[TASK INSTRUCTIONS]
1. Using the passage on BRIC foreign aid, say whether each statement agrees with it, and back each yes or no with the deciding words of the passage, quoted exactly. (a) The acronym BRIC was devised in 2001 by Jim O’Neil of Goldman Sachs. (b) Russia’s aid spending is roughly equal to Portugal’s. (c) China is predicted to have the largest GDP in the world by 2050.
2. Resume the passage on BRIC foreign aid, picking up right after its final sentence.

[DOCUMENT SEGMENT]
########

Times are changing in the realm of foreign aid. Recent economic downturns have caused the aid levels of traditional donors like the US, Japan and the European Union to stagnate. However, another group of countries is rising to take their places. While in the past, these countries have received large amounts of foreign aid, they have rapidly evolved into some of the biggest benefactors. These burgeoning non-traditional donors are the BRIC countries.
Devised in 2001 by Jim O’Neil of Goldman Sachs, the acronym, BRIC, indicates Brazil, Russia, India and China. Within their borders, they contain 40% of the global population, encompassing a quarter of the world’s land and constitute another quarter of the global GDP. Those are some significant fractions.
Though already substantial, the BRIC countries stand to grow into the largest economies of the 21st century. According to predictions, China will have the largest GDP in the world by 2050, nearly twice that of the US. While China’s BRIC cohorts, India, Brazil and Russia are expected to stand at third, fifth and sixth places respectively.
In coincidence with their economic expansions, the BRIC countries have also stepped up their contributions to foreign aid. Estimates place China at the head of the pack with foreign aid spending in the broad range of $4 billion to $25 billion annually. According the Council on Foreign Relations, “This higher estimate would make China the second-largest provider of aid after the United States.” The rest of the BRICs trail behind. Estimates suggest India donates up from $680 million to $2.2billion annually, followed by Brazil with $400 million to $1.2 billion and finally, Russia with $500 million a year.
Excluding China however, these levels still hardly match traditional donors such as Norway, Sweden, Australia, Japan, the UK, France, Germany and Italy. Russia’s aid spending equals approximately that of Greece, while India’s spending compares to that of Portugal.
So then, what exactly makes the BRIC foreign aid spending significant?
Though the BRICs do not spend nearly as much as traditional donors, they spend in more incisive and focused manners. According to the GHSi, “international organizations have started looking to the BRICS as potential donors and health innovators in their own right . . . These countries represent a potentially transformative source of new resources and innovation for global health and development.”

########

[LISTED RECORDS]
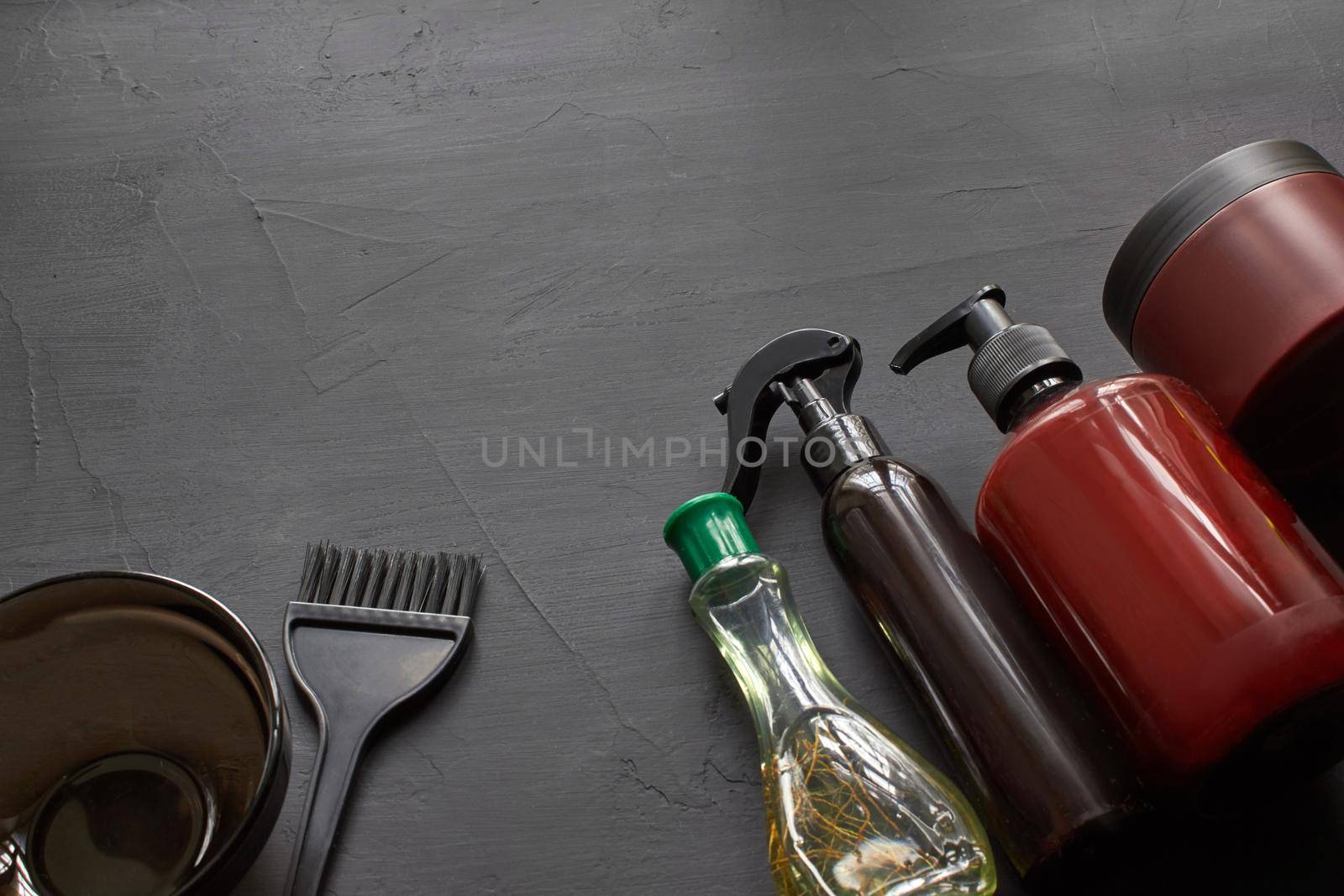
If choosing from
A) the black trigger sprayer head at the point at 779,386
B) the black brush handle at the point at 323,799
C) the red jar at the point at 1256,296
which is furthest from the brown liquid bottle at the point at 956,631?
the black brush handle at the point at 323,799

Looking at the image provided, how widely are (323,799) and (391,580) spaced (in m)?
0.12

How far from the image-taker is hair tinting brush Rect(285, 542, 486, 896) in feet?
1.73

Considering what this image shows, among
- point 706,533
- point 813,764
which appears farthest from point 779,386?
point 813,764

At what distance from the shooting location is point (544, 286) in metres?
0.71

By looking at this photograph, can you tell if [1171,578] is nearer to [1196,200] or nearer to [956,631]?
[956,631]

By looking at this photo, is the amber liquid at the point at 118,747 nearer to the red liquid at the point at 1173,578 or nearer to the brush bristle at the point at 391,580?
the brush bristle at the point at 391,580

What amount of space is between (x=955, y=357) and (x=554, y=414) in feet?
0.88

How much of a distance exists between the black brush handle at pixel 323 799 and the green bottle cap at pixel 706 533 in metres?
0.19

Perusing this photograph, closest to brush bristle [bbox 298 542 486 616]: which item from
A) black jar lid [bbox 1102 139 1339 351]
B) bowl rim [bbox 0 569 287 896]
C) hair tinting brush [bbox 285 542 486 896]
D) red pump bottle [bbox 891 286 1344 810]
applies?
hair tinting brush [bbox 285 542 486 896]

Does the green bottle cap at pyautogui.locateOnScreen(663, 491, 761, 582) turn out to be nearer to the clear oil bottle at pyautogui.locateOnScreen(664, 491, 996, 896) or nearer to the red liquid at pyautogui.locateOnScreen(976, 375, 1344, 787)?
the clear oil bottle at pyautogui.locateOnScreen(664, 491, 996, 896)

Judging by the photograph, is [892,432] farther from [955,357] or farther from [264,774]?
[264,774]

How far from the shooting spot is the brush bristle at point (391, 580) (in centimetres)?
58

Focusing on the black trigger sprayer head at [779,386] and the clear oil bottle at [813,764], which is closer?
the clear oil bottle at [813,764]

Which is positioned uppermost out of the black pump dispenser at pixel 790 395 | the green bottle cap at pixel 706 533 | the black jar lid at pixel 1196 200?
the black pump dispenser at pixel 790 395
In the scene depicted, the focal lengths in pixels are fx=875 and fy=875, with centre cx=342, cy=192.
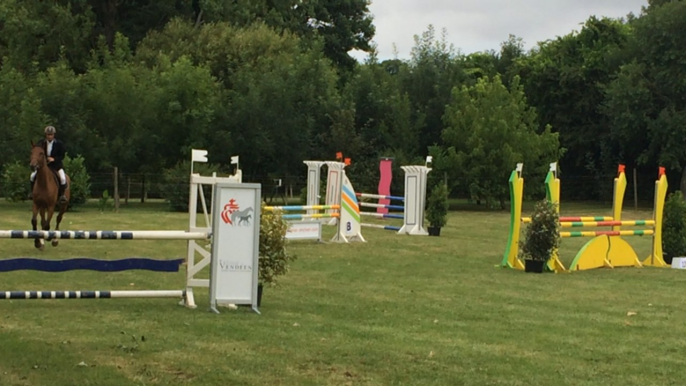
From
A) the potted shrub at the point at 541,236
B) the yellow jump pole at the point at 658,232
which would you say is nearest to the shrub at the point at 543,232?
the potted shrub at the point at 541,236

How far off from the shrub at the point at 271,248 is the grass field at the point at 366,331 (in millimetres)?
402

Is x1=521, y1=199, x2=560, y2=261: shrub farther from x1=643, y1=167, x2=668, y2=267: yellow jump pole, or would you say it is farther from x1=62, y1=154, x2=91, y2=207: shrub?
x1=62, y1=154, x2=91, y2=207: shrub

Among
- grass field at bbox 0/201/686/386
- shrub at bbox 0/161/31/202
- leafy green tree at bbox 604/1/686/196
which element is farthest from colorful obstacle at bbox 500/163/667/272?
leafy green tree at bbox 604/1/686/196

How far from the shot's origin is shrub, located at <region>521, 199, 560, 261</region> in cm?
1378

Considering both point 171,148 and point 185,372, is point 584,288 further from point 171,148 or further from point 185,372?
point 171,148

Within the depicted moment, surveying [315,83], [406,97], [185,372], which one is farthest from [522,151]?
[185,372]

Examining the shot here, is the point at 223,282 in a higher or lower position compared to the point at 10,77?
lower

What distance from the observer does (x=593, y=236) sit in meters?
15.1

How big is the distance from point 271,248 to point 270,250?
2 cm

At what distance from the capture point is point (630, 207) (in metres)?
39.8

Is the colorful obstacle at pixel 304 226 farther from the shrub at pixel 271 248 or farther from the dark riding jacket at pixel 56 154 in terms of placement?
the shrub at pixel 271 248

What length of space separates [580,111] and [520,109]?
8440 millimetres

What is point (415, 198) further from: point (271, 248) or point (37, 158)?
point (271, 248)

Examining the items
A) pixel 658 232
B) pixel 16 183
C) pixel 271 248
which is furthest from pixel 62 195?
pixel 16 183
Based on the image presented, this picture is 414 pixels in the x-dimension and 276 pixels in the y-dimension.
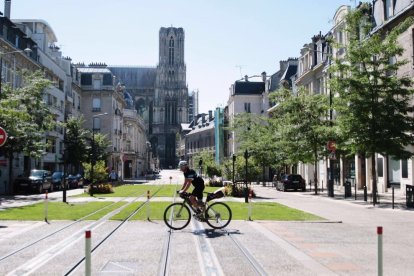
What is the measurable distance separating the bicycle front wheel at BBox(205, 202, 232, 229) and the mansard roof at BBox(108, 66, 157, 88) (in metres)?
149

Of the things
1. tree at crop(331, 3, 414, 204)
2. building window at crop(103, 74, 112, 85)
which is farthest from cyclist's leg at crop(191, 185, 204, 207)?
building window at crop(103, 74, 112, 85)

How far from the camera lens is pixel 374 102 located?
23.0m

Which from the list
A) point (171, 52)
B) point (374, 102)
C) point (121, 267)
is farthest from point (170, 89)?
point (121, 267)

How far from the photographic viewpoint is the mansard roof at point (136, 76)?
160 meters

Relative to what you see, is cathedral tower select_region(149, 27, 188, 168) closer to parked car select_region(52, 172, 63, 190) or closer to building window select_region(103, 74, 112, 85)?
building window select_region(103, 74, 112, 85)

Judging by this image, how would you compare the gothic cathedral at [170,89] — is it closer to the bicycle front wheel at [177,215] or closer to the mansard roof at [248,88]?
the mansard roof at [248,88]

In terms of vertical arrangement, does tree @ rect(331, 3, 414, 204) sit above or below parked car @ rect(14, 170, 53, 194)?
above

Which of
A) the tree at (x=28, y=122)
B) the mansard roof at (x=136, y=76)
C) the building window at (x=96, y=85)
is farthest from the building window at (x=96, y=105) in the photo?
the mansard roof at (x=136, y=76)

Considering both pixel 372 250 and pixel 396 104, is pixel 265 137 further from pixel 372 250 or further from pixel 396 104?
pixel 372 250

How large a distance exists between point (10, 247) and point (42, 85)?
27168 millimetres

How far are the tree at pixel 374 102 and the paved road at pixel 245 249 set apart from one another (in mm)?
7984

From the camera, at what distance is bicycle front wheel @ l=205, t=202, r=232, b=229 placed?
13.6 m

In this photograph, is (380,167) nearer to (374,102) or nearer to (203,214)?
(374,102)

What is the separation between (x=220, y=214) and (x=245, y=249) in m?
3.42
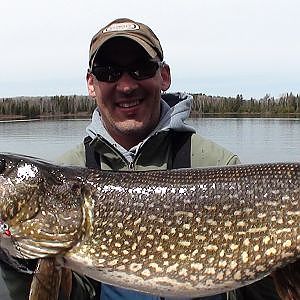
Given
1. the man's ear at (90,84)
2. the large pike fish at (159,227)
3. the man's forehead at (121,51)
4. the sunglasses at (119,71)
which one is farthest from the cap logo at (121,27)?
the large pike fish at (159,227)

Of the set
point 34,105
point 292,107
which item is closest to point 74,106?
point 34,105

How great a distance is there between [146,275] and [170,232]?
283 millimetres

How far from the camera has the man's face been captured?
3.69 m

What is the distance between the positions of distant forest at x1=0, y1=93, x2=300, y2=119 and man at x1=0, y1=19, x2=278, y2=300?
79428 millimetres

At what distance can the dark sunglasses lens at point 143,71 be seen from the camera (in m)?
3.68

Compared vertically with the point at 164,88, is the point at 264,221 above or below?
below

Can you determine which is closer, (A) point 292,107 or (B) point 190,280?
(B) point 190,280

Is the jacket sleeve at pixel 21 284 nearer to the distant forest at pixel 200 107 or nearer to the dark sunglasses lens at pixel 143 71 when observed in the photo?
the dark sunglasses lens at pixel 143 71

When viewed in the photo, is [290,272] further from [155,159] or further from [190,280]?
[155,159]

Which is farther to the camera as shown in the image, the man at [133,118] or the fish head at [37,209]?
the man at [133,118]

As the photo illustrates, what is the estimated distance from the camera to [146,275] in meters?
2.82

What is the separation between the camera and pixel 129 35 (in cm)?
369

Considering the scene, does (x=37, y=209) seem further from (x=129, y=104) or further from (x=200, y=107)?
(x=200, y=107)

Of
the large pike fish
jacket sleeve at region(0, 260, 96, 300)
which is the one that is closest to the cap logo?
the large pike fish
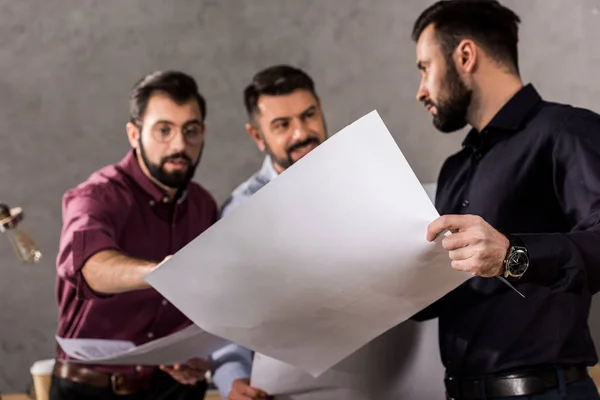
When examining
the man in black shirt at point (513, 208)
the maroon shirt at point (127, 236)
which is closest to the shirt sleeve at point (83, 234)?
the maroon shirt at point (127, 236)

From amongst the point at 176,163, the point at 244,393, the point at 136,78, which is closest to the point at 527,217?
the point at 244,393

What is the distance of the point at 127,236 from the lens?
1585mm

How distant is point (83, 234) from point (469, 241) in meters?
0.77

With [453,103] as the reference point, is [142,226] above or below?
below

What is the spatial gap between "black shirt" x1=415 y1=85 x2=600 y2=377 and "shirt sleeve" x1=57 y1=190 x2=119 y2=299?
23.4 inches

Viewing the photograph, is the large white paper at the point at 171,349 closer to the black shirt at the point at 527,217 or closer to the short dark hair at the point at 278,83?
the black shirt at the point at 527,217

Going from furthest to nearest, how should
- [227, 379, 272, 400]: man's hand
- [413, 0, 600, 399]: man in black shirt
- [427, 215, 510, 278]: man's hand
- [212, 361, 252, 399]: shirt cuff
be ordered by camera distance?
[212, 361, 252, 399]: shirt cuff
[227, 379, 272, 400]: man's hand
[413, 0, 600, 399]: man in black shirt
[427, 215, 510, 278]: man's hand

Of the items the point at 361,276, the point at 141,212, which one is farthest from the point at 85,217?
the point at 361,276

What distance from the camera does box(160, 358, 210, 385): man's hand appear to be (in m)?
1.49

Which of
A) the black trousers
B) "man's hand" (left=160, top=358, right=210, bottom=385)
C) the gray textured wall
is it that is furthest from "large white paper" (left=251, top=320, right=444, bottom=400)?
the gray textured wall

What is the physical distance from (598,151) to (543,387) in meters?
0.33

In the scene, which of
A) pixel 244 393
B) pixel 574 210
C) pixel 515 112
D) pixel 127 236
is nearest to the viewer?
pixel 574 210

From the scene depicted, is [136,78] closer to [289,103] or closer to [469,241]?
[289,103]

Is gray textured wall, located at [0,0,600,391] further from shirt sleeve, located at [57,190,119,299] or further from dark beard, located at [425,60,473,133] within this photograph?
dark beard, located at [425,60,473,133]
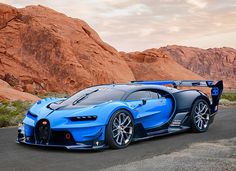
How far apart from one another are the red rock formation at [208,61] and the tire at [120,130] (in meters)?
122

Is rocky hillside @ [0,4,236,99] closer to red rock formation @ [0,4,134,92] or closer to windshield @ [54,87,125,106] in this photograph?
red rock formation @ [0,4,134,92]

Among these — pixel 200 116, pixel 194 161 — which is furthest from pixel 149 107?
pixel 194 161

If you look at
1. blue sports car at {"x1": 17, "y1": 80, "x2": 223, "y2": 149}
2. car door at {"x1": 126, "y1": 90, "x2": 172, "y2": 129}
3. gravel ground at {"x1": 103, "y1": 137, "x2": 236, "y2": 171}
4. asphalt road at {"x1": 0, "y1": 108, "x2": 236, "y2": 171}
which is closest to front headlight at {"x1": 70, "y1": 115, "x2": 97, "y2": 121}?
blue sports car at {"x1": 17, "y1": 80, "x2": 223, "y2": 149}

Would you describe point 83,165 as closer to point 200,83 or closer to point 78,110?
point 78,110

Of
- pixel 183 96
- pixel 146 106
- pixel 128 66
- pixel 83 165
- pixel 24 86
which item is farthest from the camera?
pixel 128 66

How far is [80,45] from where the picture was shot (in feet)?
141

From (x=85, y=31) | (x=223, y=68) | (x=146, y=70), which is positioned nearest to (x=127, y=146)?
(x=85, y=31)

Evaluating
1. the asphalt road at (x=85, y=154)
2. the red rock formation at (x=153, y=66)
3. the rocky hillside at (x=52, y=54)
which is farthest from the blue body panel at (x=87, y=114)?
the red rock formation at (x=153, y=66)

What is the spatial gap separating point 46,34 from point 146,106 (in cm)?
3319

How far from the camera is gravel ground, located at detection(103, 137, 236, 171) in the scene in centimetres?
638

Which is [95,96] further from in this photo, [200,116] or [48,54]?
[48,54]

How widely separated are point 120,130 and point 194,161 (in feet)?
6.04

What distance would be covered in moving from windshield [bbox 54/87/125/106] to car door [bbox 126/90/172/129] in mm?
276

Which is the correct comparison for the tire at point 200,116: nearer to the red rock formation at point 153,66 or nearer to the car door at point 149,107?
the car door at point 149,107
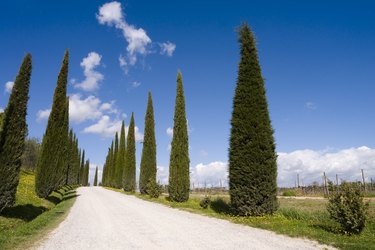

########

[ANSWERS TO THE EXERCISE]
1.
(a) Yes: "Devised in 2001 by Jim O’Neil of Goldman Sachs, the acronym, BRIC, indicates Brazil, Russia, India and China."
(b) No: "Russia’s aid spending equals approximately that of Greece, while India’s spending compares to that of Portugal."
(c) Yes: "According to predictions, China will have the largest GDP in the world by 2050, nearly twice that of the US."

2.
India in particular has focused on global health initiatives that have labeled it “The Developing World’s Pharmacy”. As a major manufacturer of pharmaceuticals, India makes 60% to 80% of vaccines used by the UN and 80% of all donor-funded HIV treatments to developing nations.
Growth in spending, rather than the sheer magnitude of spending, also distinctively marks BRICs from more traditional donors. According to Reuters, all BRIC countries have heavily accelerated foreign aid spending in recent years. China has quadrupled its foreign aid spending between the years 2004 and 2011. According to their estimates, Brazil’s aid spending has had an annual increase of 20% a year between the years of 2005 and 2011. In 2010, Russia’s aid spending had quadrupled since 2006.
This growth also comes at a time when some traditional donors’ spending has become stagnant. While India’s foreign aid spending has, according to Reuters, “grown . . . at a rate 10 times that of the US,” Italian foreign aid has “fallen 10 percent in [the same] period.” In 2014, other traditional donors like Canada, France and Portugal all significantly decreased foreign aid spending.
For the rapidly expanding BRIC countries, foreign aid serves as a way to galvanize their position amongst the more traditional global powers. While they still cannot quite match their more developed counterparts, their increasing foreign aid spending reflects their predicted ascension into economic prosperity.